* Begin Provided passage *

Upon the swivelling of the switching lever 46, the internal angle 48 of the triangular slotted link 45 moves toward the shaft 43 of the coupling element 41. Depending on the preparatory position selected in the first axial position (I), the shaft 43 moves to the left or to the right of the apex of the internal angle 48 of the triangle (see FIGS. 2 and 4). Upon the further swivelling of the switching lever 46, the shaft 43 is shifted from the left or the right slits 47 of the link 45 in the arcuate slit 44 further to the left or the right into a corresponding stationary working position (FIG. 4). In the course of the motion from the apex of the internal angle 48 of the triangle the shaft 43 is finally moved into an end 62 of the leg 47 that is angled with respect to the rest of the slit 44.
An inclination 63 of the inner rim of the leg 47 with respect to the radius of the arcuate slit 44, when the switching lever 46 is raised (FIG. 4), provides a stable working position for the coupling element 41 at the corresponding end of the arcuate slit 44 as the result of self-retention. In other words, a tendency of the shaft 43 in the arcuate slit 44 to move back out of this working position would lead merely to a further securing along the inner rim 63 within the end 62 of the leg 47. Only by downward motion of the switching lever 46 may the shaft 43 be moved out of the end 62 of the leg and displaced along the outer wall 64 of the leg inclined in the opposite direction with respect to the radius into the preselection position (FIG. 2).
In the stable working position of the shaft 43 in the end 62 of the leg (FIG. 4) and thus a stable position of the coupling element 41 as determined by the preselection, the correction spider 42 engages the corresponding toothing of the display (in FIG. 4 the toothing 37 of the day-of-the-week display disk 17). The rotation of the setting shaft 4 into the second position (II) or calendar correction position thus effects a stepped advance or retardation of (in the case of FIG. 4) the display of the name of the week. The opposite stable working position of the shaft 43 (indicated in FIG. 4 by a dash-and-dot line), which is obtained after a correspondingly effected preselection in the opposite direction, would therefore lead to a stepping adjustment of the date display as the result of the engagement of the correction spider 42 with the inner toothing 36 of the date display disk 16 (FIG. 2).
An axial movement of the setting shaft 4 from the second axial position (II) into a third axial position (III) or a second extracted position (FIGS. 6 and 7) causes a further swivelling of the reversing lever 52 and a corresponding displacement of the pin 55 in the arcuate recess 58 while being supported against an external wall 65 of the angular groove 57. This exerts pressure on the switching lever 46 and rotates the lever around the shaft stump 59 from the calendar display correction position (FIG. 4) corresponding to the second axial position (II) of the setting shaft 4 into the neutral position (FIG. 7) corresponding to the preselection position (FIG. 2). At this time, the correction spider 42 is disengaged and located between the two star-shaped calendar display toothings 36, 37, as the result of the return of the coupling element 41 into the preselection or central range of the arcuate slit 44. It is also possible (not shown in the drawing) to use the clearance between the shaft 43 and the adjacent rims of the arcuate slit 44 and the slotted link 45 to affect the coupling device 41 so that the toothing of the calendar display correction wheel 34 is disengaged from the intermediate gear 30 rotatably connected to the setting shaft 4. In this way, in the third axial position (III), even though harmless, swivelling and free rotation of the coupling element 41 in the course of the setting of the hands is prevented.

* End Provided passage *
* Begin Listing *

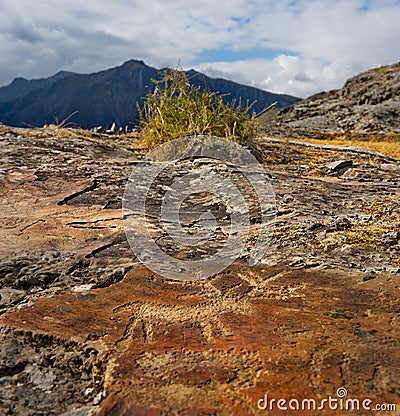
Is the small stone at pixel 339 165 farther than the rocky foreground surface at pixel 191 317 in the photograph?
Yes

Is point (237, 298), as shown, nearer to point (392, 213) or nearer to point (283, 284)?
point (283, 284)

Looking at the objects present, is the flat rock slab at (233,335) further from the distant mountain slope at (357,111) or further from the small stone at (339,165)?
the distant mountain slope at (357,111)

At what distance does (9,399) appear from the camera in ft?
4.00

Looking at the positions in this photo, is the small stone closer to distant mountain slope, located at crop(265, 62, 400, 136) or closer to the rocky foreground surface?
the rocky foreground surface

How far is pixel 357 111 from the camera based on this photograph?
390 inches

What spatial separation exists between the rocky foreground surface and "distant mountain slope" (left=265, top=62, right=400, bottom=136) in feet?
19.0

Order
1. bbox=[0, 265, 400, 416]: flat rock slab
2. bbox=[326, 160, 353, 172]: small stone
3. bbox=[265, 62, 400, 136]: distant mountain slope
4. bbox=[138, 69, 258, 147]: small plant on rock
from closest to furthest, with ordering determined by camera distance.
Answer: bbox=[0, 265, 400, 416]: flat rock slab → bbox=[326, 160, 353, 172]: small stone → bbox=[138, 69, 258, 147]: small plant on rock → bbox=[265, 62, 400, 136]: distant mountain slope

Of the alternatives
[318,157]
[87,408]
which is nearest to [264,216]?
[87,408]

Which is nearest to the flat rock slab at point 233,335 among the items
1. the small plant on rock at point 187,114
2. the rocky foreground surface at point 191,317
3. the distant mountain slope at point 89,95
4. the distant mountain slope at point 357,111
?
the rocky foreground surface at point 191,317

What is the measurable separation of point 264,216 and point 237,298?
0.94m

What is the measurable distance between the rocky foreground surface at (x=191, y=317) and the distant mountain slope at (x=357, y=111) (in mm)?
5791

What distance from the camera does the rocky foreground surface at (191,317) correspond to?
1.22 meters

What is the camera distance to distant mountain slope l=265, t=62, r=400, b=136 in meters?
8.98

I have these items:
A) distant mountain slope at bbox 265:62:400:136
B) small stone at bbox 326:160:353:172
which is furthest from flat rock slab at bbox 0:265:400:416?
distant mountain slope at bbox 265:62:400:136
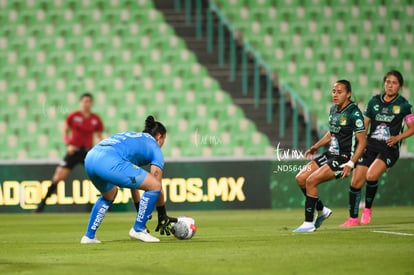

* End Listing *

* Required work *
[1] In the calendar correction passage, which toothing does the correction spider 42 engage in FIG. 4?
[2] Translate this sentence from the calendar correction passage into German: "Upon the swivelling of the switching lever 46, the internal angle 48 of the triangular slotted link 45 moves toward the shaft 43 of the coupling element 41."
The items have no connection to the calendar correction passage.

* Outputs *
[1] The toothing 37 of the day-of-the-week display disk 17.

[2] Beim Verschwenken des Schalthebels 46 bewegt sich der Innenwinkel 48 der dreieckigen Kulisse 45 auf die Welle 43 des Kupplungselements 41 zu.